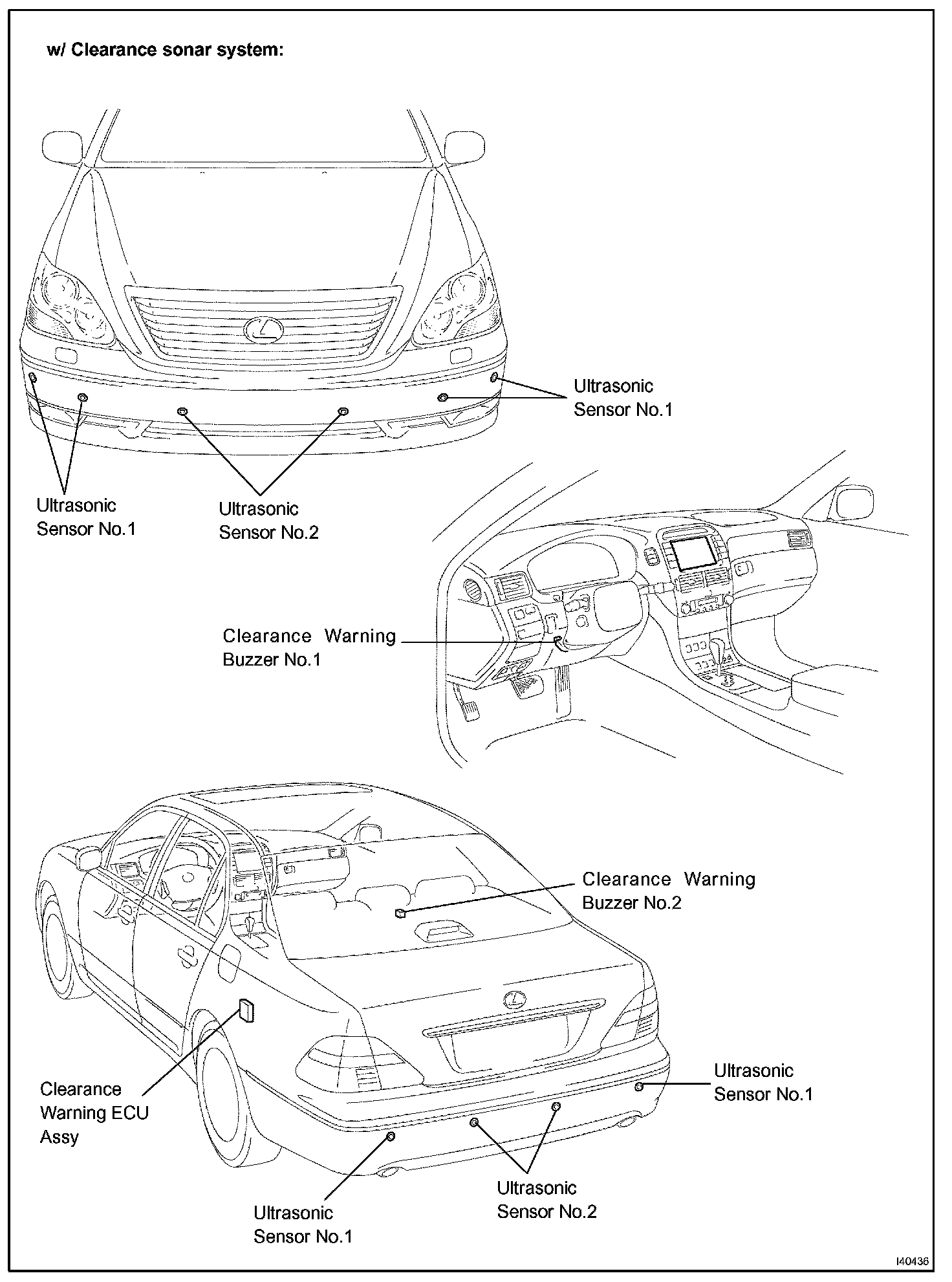 w/ Clearance sonar system:

Ultrasonic Sensor No.1

Ultrasonic Sensor No.1

Ultrasonic Sensor No.2

Clearance Warning Buzzer No.1

Clearance Warning Buzzer No.2

Clearance Warning ECU Assy

Ultrasonic Sensor No.1

Ultrasonic Sensor No.2

Ultrasonic Sensor No.1

I40436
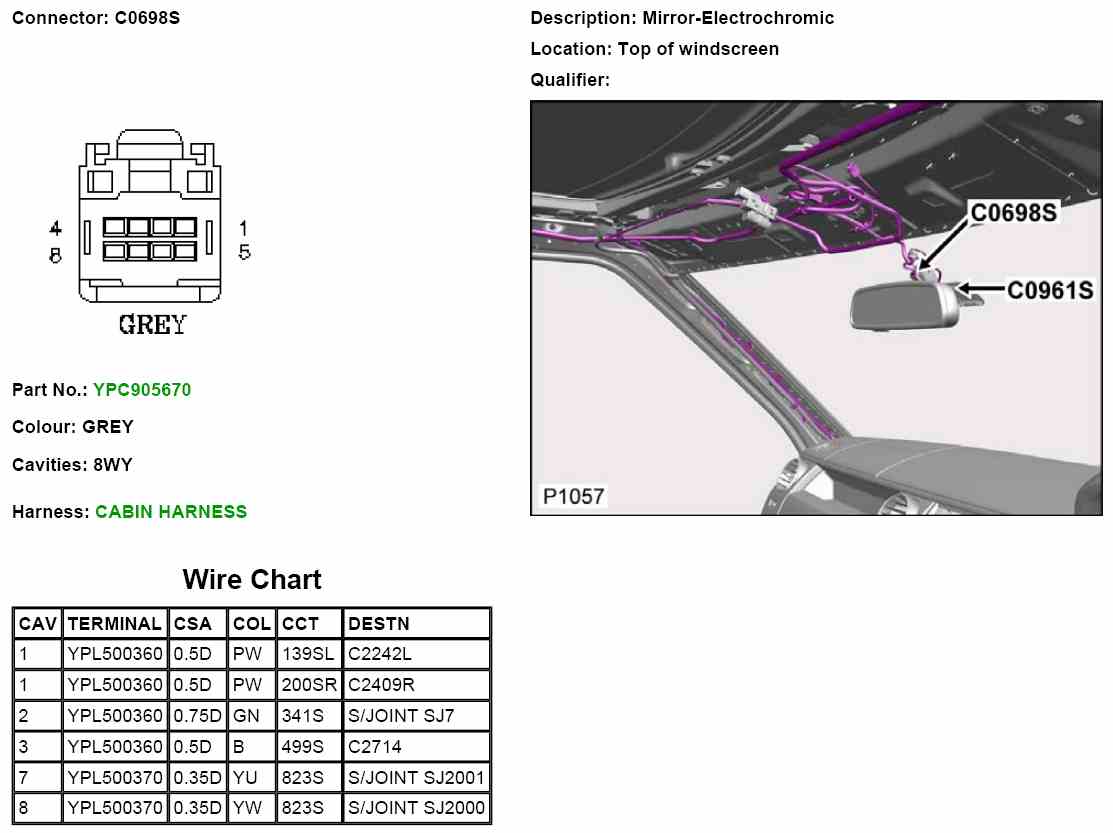 Connector: C0698S

4
8

1
5

GREY

Part No.: YPC905670

Colour: GREY

Cavities: 8WY

Harness: CABIN HARNESS

Description: Mirror-Electrochromic

Location: Top of windscreen

Qualifier:

C0698S

C0961S

P1057

Wire Chart

| CAV | TERMINAL | CSA | COL | CCT | DESTN |
|---|---|---|---|---|---|
| 1 | YPL500360 | 0.5D | PW | 139SL | C2242L |
| 1 | YPL500360 | 0.5D | PW | 200SR | C2409R |
| 2 | YPL500360 | 0.75D | GN | 341S | S/JOINT SJ7 |
| 3 | YPL500360 | 0.5D | B | 499S | C2714 |
| 7 | YPL500370 | 0.35D | YU | 823S | S/JOINT SJ2001 |
| 8 | YPL500370 | 0.35D | YW | 823S | S/JOINT SJ2000 |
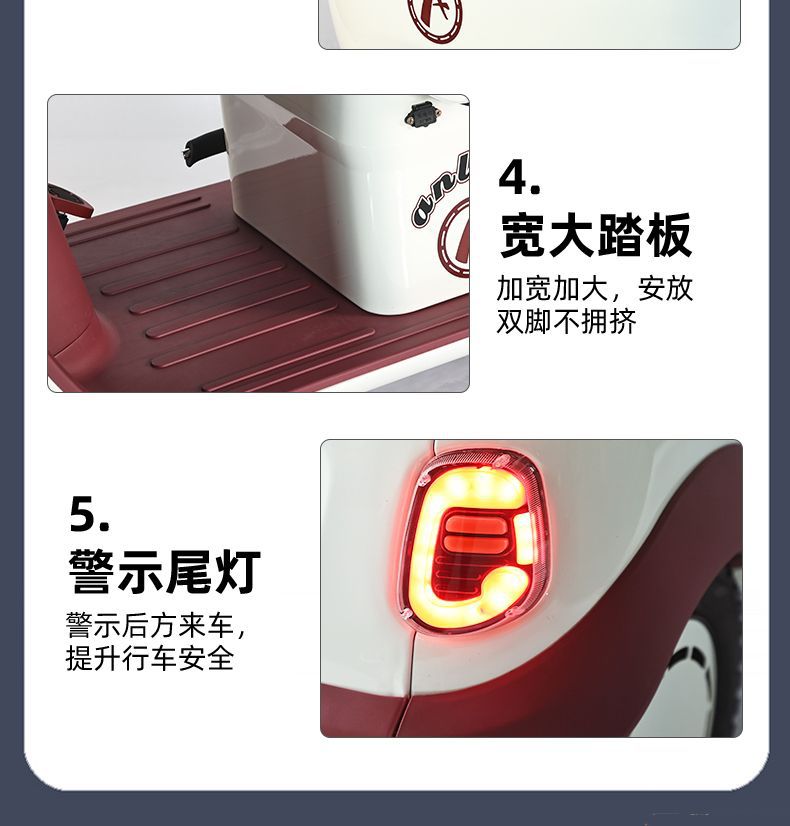 4.
宽大踏板
加宽加大，安放双脚不拥挤

5.
警示尾灯
警示后方来车，提升行车安全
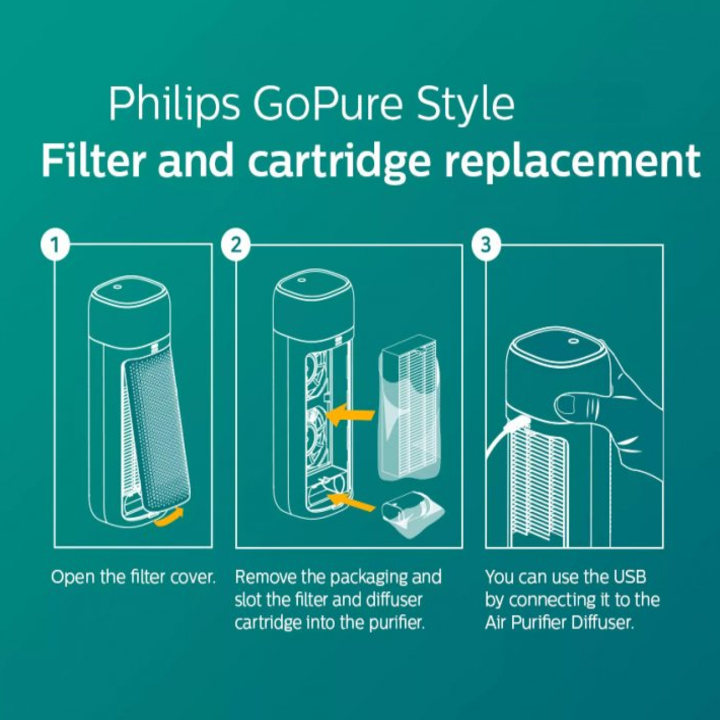 Philips GoPure Style
Filter and cartridge replacement

1

Open the filter cover.

2

Remove the packaging and slot the filter and diffuser cartridge into the purifier.

3

You can use the USB by connecting it to the Air Purifier Diffuser.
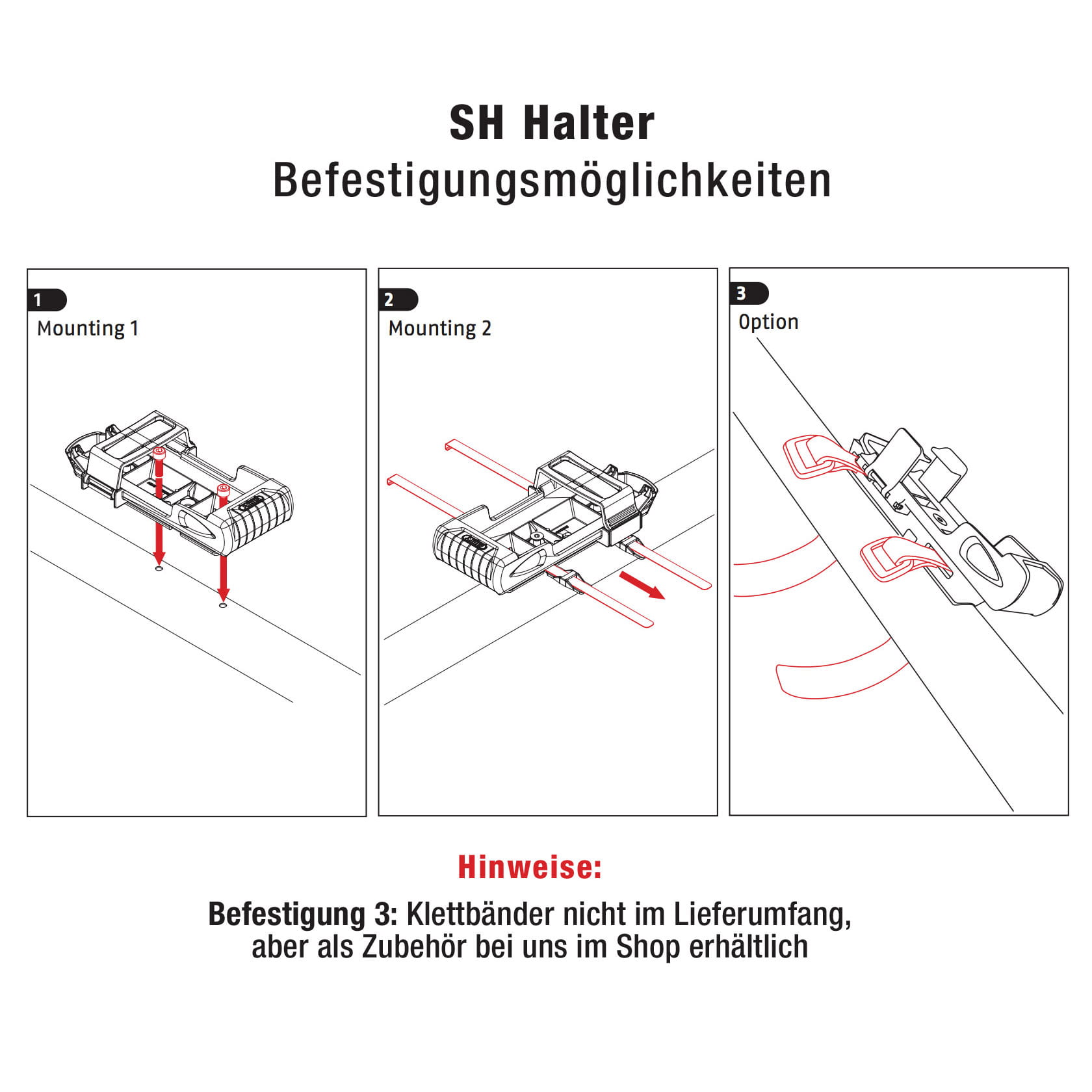 SH Halter
Befestigungsmöglichkeiten

1
Mounting 1

2
Mounting 2

3
Option

Hinweise:

Befestigung 3: Klettbänder nicht im Lieferumfang, aber als Zubehör bei uns im Shop erhältlich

-*-

WHAT IS EXPECTED:
Set down every line of the entries above again, exactly as written, but not the pictures.

EXERCISE SOLUTION:
 w/ Clearance sonar system:

Ultrasonic Sensor No.1

Ultrasonic Sensor No.1

Ultrasonic Sensor No.2

Clearance Warning Buzzer No.1

Clearance Warning Buzzer No.2

Clearance Warning ECU Assy

Ultrasonic Sensor No.1

Ultrasonic Sensor No.2

Ultrasonic Sensor No.1

I40436
 Connector: C0698S

4
8

1
5

GREY

Part No.: YPC905670

Colour: GREY

Cavities: 8WY

Harness: CABIN HARNESS

Description: Mirror-Electrochromic

Location: Top of windscreen

Qualifier:

C0698S

C0961S

P1057

Wire Chart

| CAV | TERMINAL | CSA | COL | CCT | DESTN |
|---|---|---|---|---|---|
| 1 | YPL500360 | 0.5D | PW | 139SL | C2242L |
| 1 | YPL500360 | 0.5D | PW | 200SR | C2409R |
| 2 | YPL500360 | 0.75D | GN | 341S | S/JOINT SJ7 |
| 3 | YPL500360 | 0.5D | B | 499S | C2714 |
| 7 | YPL500370 | 0.35D | YU | 823S | S/JOINT SJ2001 |
| 8 | YPL500370 | 0.35D | YW | 823S | S/JOINT SJ2000 |
 4.
宽大踏板
加宽加大，安放双脚不拥挤

5.
警示尾灯
警示后方来车，提升行车安全
 Philips GoPure Style
Filter and cartridge replacement

1

Open the filter cover.

2

Remove the packaging and slot the filter and diffuser cartridge into the purifier.

3

You can use the USB by connecting it to the Air Purifier Diffuser.
 SH Halter
Befestigungsmöglichkeiten

1
Mounting 1

2
Mounting 2

3
Option

Hinweise:

Befestigung 3: Klettbänder nicht im Lieferumfang, aber als Zubehör bei uns im Shop erhältlich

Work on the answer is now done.